Events INSIDER: Did you really think you’d be playing basically ‘punk rock’
when you were in your fifties?

Prescott: The first answer to that is: No. What am I insane? But I guess
you don’t think about it. Roger’s a lifetime musician. Clint likes to think
he’s not, but he is. And I pretty much seem to be doing it for the rest of my
life. You don’t look ahead so much when you come from what was always an
alternative lifestyle. You sort of take each day as you’re doing it…and I’m
glad its punk rock and believe me, the three of us are as…we get as pissed
off as ever. Although I suppose it looks more like the grumpy old dude who
wants the kids to stop playing in his yard. When you’re younger you’re a punk rocker,
when you’re older you’re a grumpy old man.

Events INSIDER: But it’s still a lot of fun. I have some friends in their
fifties who play in a punk cover band and I ask them why they do it and they
say, ‘Because it’s F-ing awesome. That’s why. ‘

Prescott: That’s it. That is the answer, and you can’t get around that. I
mean, it’s not a new tradition. Howlin’ Wolf was playing when he was pretty
F-ing old. So the idea that people are playing aggressive music late in their
lives is becoming commonplace now. As long as you’ve got the physical energy
and the interest – do it.

Events INSIDER: I think that when younger people hear (great old Boston
punk bands like Mission of Burma, the Neighborhoods, LaPeste/Peter Dayton Band,
Unnatural Axe, and Nervous Eaters) covers and they’re blown away. I was driving with a guy about 30 years old and told him about the show, and he just pops in his MP3 player and starts blasting “That’s When I Reach For My Revolver” that Moby covered. So he knew you guys.
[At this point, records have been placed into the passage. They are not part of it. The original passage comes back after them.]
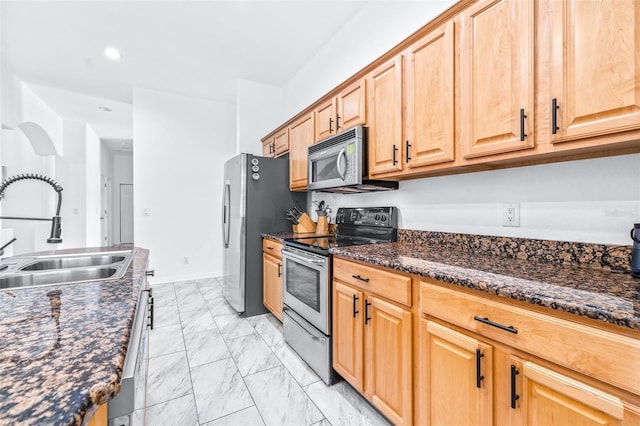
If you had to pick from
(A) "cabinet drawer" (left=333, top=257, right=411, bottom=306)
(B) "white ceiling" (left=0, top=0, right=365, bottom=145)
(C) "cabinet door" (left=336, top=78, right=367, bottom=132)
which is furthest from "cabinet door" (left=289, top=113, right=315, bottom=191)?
(A) "cabinet drawer" (left=333, top=257, right=411, bottom=306)

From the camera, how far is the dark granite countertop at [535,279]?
761mm

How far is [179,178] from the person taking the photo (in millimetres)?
4324

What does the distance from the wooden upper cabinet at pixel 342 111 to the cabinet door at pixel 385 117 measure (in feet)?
0.27

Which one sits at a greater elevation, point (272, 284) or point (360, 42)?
point (360, 42)

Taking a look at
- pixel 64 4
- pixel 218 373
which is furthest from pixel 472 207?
pixel 64 4

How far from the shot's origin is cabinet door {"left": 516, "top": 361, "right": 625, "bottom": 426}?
74 cm

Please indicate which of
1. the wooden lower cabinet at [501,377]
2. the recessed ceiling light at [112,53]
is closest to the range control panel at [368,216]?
the wooden lower cabinet at [501,377]

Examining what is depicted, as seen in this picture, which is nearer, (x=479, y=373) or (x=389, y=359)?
(x=479, y=373)

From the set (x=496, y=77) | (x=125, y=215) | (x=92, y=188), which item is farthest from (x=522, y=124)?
(x=125, y=215)

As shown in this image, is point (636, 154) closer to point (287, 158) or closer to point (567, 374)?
point (567, 374)

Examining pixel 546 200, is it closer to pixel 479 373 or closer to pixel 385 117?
pixel 479 373

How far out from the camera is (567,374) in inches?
32.0

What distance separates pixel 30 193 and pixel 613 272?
6.23 m

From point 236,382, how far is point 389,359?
1.06m
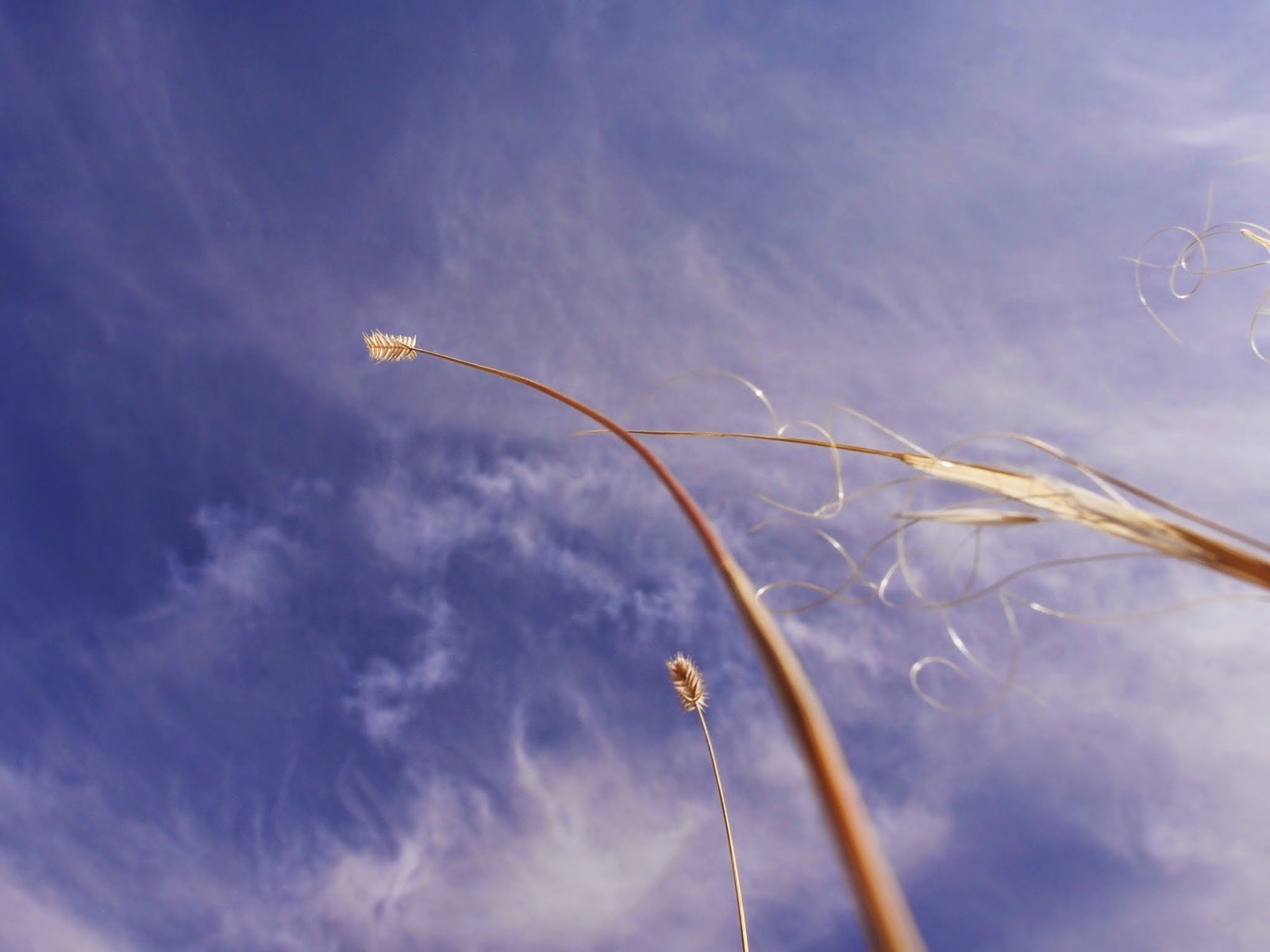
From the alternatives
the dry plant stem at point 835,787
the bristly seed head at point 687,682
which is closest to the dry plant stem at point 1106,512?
the dry plant stem at point 835,787

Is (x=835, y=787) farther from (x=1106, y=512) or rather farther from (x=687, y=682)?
(x=687, y=682)

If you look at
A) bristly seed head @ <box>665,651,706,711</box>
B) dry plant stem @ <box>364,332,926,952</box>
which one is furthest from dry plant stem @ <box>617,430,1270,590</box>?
bristly seed head @ <box>665,651,706,711</box>

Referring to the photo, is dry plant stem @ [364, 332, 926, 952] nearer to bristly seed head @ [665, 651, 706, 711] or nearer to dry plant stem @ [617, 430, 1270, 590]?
dry plant stem @ [617, 430, 1270, 590]

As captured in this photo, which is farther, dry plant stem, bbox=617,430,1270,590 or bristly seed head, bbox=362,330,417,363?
bristly seed head, bbox=362,330,417,363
Prescott: I do think one cool thing that’s going on now is that kids aren’t
so ageist. They’ll go see an old fart band if the old fart band does something
interesting. They’ll have an open mind for it. Ten or fifteen years ago, it was
like ‘Man, I don’t want to see Grandpa here. And now I think enough people that
are 20-25 are open to it if something was going on. I like to think that the
energy and the intensity transcends age.